De kalmte van de bergen. Onze ryokan ligt buiten de kleine provincieplaats Chino. Een weg die in het dal met een bibberende streep de rivier volgt. Bomen en huizen gespikkeld in de berm. Hoger wordt het water een woeste beek. Het hotel heeft zich ernaast gevleid.
De kersenbloesem laat hier nog op zich wachten. De knoppen koesteren een zwak zonnetje. Het is fris en stil.
Chino. Welk beeld resteert uiteindelijk als de tijd ervaringen heeft uitgewist, gefilterd tot die ene herinnering? Niet de eenzame tempel waarvan ik de naam ben vergeten. Niet de natuur die bescheiden zal verdwijnen.
Van W, de expert op het congres uit de jaren 90 draait in mijn hoofd het filmpje van een workshop waarvan de inhoud verloren is gegaan. Ik zie alleen hoe zijn vinger gewikkeld in een zakdoek zijn neusgaten leegt. Nadien sprak zijn publiek vooral over zijn onbeschaamde neuspeuteren, gecamoufleerd door een stukje stof.
Al die uren voorbereiding, alle wijsheid teniet gedaan door sociaal ongemak. Het kleine is het grote.
Als ik me later iets herinner van Chino is het niet de ryokan maar de expressie van de serveerster. Nooit zag ik iemand zo met heel haar gelaat praten, lachen en sturen. Minutieus werden alle kleine gerechten door haar toegelicht, in grote haast, niet uit verveling, maar uit opwinding over al dat bijzonders dat ze ons kon aanbieden. Ze hapte naar lucht, struikelde echter niet over haar woorden, haar Engels sprintte eloquent uit haar mond.

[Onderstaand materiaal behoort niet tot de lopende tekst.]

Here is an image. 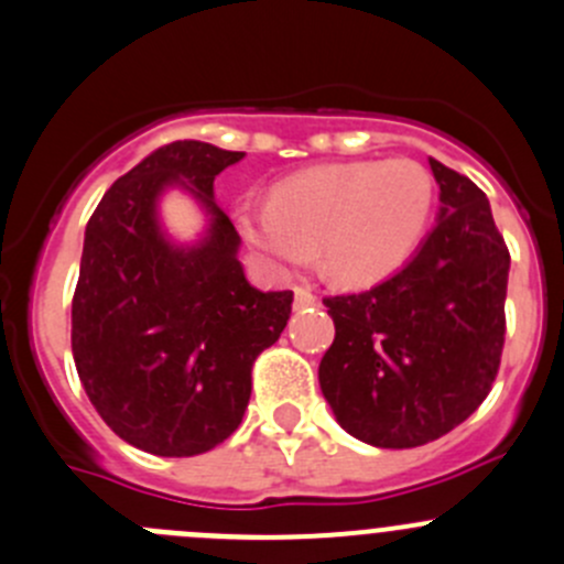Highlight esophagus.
I'll use <instances>...</instances> for the list:
<instances>
[{
    "label": "esophagus",
    "instance_id": "esophagus-1",
    "mask_svg": "<svg viewBox=\"0 0 564 564\" xmlns=\"http://www.w3.org/2000/svg\"><path fill=\"white\" fill-rule=\"evenodd\" d=\"M319 303V300H316V294L311 292V289H303V286H297L294 289V308H308V305H316Z\"/></svg>",
    "mask_w": 564,
    "mask_h": 564
}]
</instances>
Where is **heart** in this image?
Returning <instances> with one entry per match:
<instances>
[{
	"instance_id": "b5f03b06",
	"label": "heart",
	"mask_w": 564,
	"mask_h": 564,
	"mask_svg": "<svg viewBox=\"0 0 564 564\" xmlns=\"http://www.w3.org/2000/svg\"><path fill=\"white\" fill-rule=\"evenodd\" d=\"M433 173L415 160L330 162L283 178L270 204L242 200L234 223L275 270L314 256L341 286H375L419 248L433 217Z\"/></svg>"
}]
</instances>
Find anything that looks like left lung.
I'll return each mask as SVG.
<instances>
[{"mask_svg": "<svg viewBox=\"0 0 564 564\" xmlns=\"http://www.w3.org/2000/svg\"><path fill=\"white\" fill-rule=\"evenodd\" d=\"M441 187L433 231L369 292L327 297L336 338L319 388L352 438L380 449L430 444L488 397L505 347L510 253L471 178L430 160Z\"/></svg>", "mask_w": 564, "mask_h": 564, "instance_id": "1", "label": "left lung"}]
</instances>
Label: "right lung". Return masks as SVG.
<instances>
[{"mask_svg": "<svg viewBox=\"0 0 564 564\" xmlns=\"http://www.w3.org/2000/svg\"><path fill=\"white\" fill-rule=\"evenodd\" d=\"M242 156L198 140L162 145L104 193L85 228L70 305L76 371L107 427L151 455L223 444L248 408L253 360L292 314V292L245 278L242 239L215 200V178ZM171 188L205 212L193 243L161 223Z\"/></svg>", "mask_w": 564, "mask_h": 564, "instance_id": "1", "label": "right lung"}]
</instances>
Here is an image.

Bij het eerste ‘arrigato’ dat ze van ons terugkreeg, vouwden haar ogen, mond, wangen zich tot een lach, en toonde haar hele hoofd heftig schuddend dankbaarheid. ‘Oh, thank you!’
Dit is de 100 meter van serveren. Inzet, controle en explosie. Voorwaar, allles aan haar lacht. Ondertussen aandachtig elke uitdrukking van ons gezelschap monitorend om ongemak tijdig waar te nemen zodat deze kan worden opgelost voor ze zich voordoet.
En dan nog het eten, inderdaad bijzonder.
De kalmte van de bergen.
We reizen verder.
.
Tussen Magone en Tsumago loopt de oude postweg. We lopen deze Nakosendo door bossen en velden. Hier overal bloesem, vaak in dubbele kleuren.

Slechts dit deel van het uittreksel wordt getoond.